The comment period on the preliminary draft regulation is open until January 11, 2010.
In November, 2009, both New York and Illinois passed legislation aimed at financing clean energy projects. On November 20, New York Governor David Paterson (D) signed S. 66004, a bill allowing local governments in the state to take part in the “property-assessed clean energy” (“PACE”) pilot program created by the federal government. Under the PACE program, governments may make loans to owners of residential and commercial property to fund energy efficiency and renewable energy projects approved for their properties. Those loans can then be paid back via additional charges on the borrowers’ property tax bill. On November 12, Illinois Governor Pat Quinn (D) signed a bill authorizing the Illinois Finance Authority ("IFA") to issue bonds to fund “clean coal,” energy efficiency, and renewable energy projects in the state, as well as to guarantee bonds used to finance those types of projects.
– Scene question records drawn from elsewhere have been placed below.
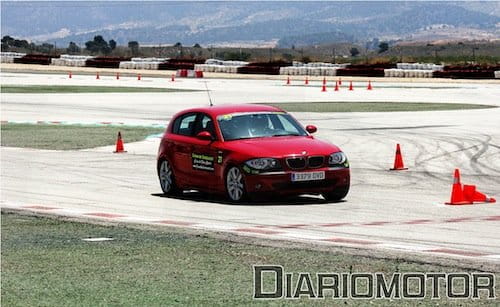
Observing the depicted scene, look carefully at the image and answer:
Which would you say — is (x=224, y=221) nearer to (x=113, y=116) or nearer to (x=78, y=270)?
(x=78, y=270)

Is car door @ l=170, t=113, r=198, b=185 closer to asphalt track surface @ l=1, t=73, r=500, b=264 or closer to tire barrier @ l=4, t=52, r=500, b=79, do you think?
asphalt track surface @ l=1, t=73, r=500, b=264

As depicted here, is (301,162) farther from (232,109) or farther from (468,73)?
(468,73)

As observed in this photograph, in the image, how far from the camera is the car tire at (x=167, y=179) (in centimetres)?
1958

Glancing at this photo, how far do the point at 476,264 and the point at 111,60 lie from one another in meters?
90.2

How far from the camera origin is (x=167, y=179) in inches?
775

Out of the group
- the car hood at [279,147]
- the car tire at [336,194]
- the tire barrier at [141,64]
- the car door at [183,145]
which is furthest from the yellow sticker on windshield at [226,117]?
the tire barrier at [141,64]

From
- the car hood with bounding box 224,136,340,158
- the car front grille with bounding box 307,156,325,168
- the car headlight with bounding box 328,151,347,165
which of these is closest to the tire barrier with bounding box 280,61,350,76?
the car hood with bounding box 224,136,340,158

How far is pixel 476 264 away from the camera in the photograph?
468 inches

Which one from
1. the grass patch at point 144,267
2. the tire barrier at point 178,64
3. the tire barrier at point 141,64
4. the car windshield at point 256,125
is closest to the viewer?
the grass patch at point 144,267

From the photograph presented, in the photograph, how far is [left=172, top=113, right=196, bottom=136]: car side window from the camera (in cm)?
1972

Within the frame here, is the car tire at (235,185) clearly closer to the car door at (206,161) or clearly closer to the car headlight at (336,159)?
the car door at (206,161)

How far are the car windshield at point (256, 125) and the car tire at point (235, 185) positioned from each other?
2.38 ft

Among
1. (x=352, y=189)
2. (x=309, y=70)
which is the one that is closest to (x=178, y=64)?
(x=309, y=70)

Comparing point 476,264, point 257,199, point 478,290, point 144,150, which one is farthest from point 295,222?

The bill, Senate Bill 390, limits funding for pipelines for sequestering CO2 and for “carbon abatement technology” at current coal-fired energy generation facilities to $500 million, and funding for transmissions lines to connect new sources of power with delivery points to $300 million. “Clean coal” projects and energy efficiency projects may be funded up to $2 billion each, with no individual borrower receiving more than $450 million. The bonds authorized by the bill will not be debts of the State of Illinois, but rather will be “payable solely from the revenues, income or other assets of the [IFA] pledged therefor.”